Изменить размер шрифта - +
Но никому в ней не будет так хорошо, как О-лень-ка. Как же не купить? Да и повеселились мы неплохо, так что за спектакль, считай, заплатили.

И почему-то даже после стольких лет и десятков путешествий по разным странам она не забыла лёгкости, охватившей её тогда, нежности к смешному и чужеродному миру, в котором нигде нет для неё дома, но везде может быть хорошо — иногда.

А теперь эта куртка висела возле двери, уже порядком облезшая, но Оленька всё не выбрасывала её, хранила, хотя чувство собственной бесприютности, прежде казавшееся вечным, покинуло её, видимо, навсегда.

 

Проводив Пашу, она вернулась в постель — досыпать. Проснулась в полдень, всякие сентиментальные мысли её уже оставили, она позвонила Клеверу, чтобы договориться о вечере. Так было всегда: насколько разрывалось её сердце до разлуки с мужем, настолько же успокаивалось после его отъезда, и когда Паша возвращался, Оленька встречала его отчуждённо. Буквально за три дня она успевала пережить всплеск привязанности, отвыкнуть и позабыть, а потом долго вспоминала и приучалась снова быть его женой. Паша об этом её свойстве знал и старался без нужды надолго не отлучаться.

— Кажется, если я уеду дней на десять, ты окончательно меня забудешь.

Оленька считала, что это всё следствие крайней чувствительности: расставание давалось слишком тяжело, потому происходило какое-то замыкание, перегорали пробки, и дальше страдать она уже не могла.
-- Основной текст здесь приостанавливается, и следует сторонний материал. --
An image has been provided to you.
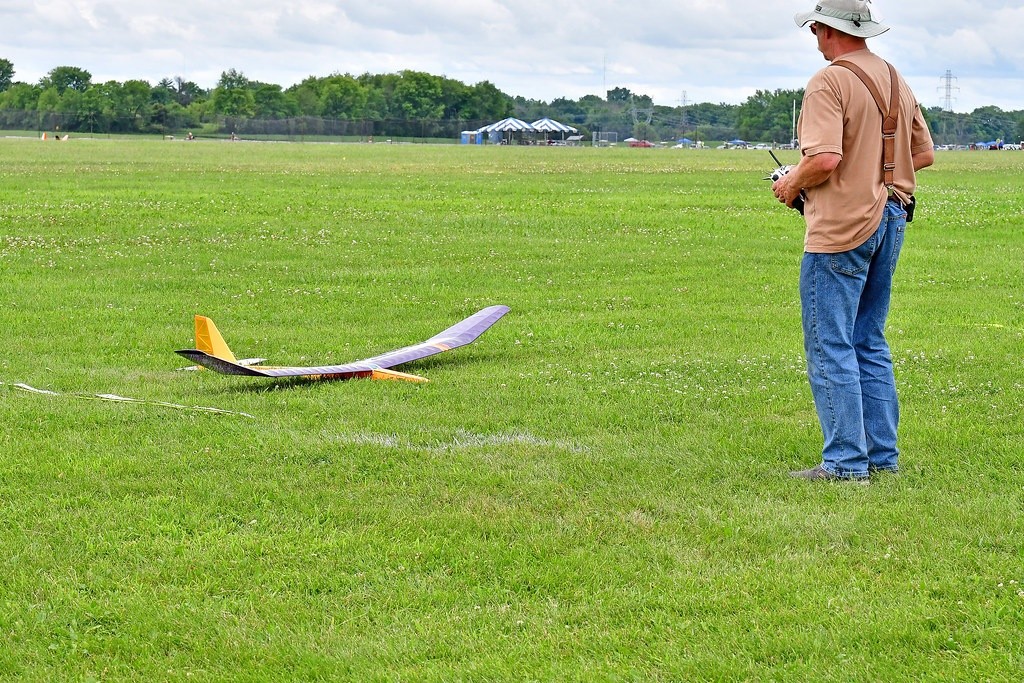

Очень удобное свойство психики — по крайней мере, для неё.

 

Но иногда короткая послушная память предавала её, жестоко и страшно. Случайный привкус или запах могли вызвать из прошлого демонов, которые, казалось, давно истаяли. Пару дней назад она шла по Столешникову, гуляя от бутика до бутика, и где-то на середине вдруг поскользнулась: мраморную плитку перед тяжелыми дверями только что в очередной раз помыли. Оленька неловко покачнулась, и сразу, без паузы, на неё обрушилась паника. Она почувствовала, что не только не в состоянии сделать шаг, но и стоять не может, — едва попытаешься переместить вес тела, как уже убегает земля.

 

И память немедленно швырнула её назад, в одну из ледяных зим детства. Оленьке тринадцать, и она идёт в школу в светло-коричневых осенних сапогах на тонкой подошве. У неё маленькая нога, даже сейчас едва доросла до тридцать шестого, а тогда была гораздо меньше, и крошечные ступни с высоким женственным подъёмом прятались в рассыпающейся обуви на вырост. И это не от бедности — точнее, не от их семейной бедности, а просто во всей большой стране не найти женской обуви размера тридцать два— тридцать три. Попадались, правда, страшненькие детские боты, на плоские утиные лапки, на её подъём не налезали. И поэтому донашивала за тётушкой эти осенние сапоги тридцать пятого, на семисантиметровом каблуке и со стёртой до гладкости подошвой.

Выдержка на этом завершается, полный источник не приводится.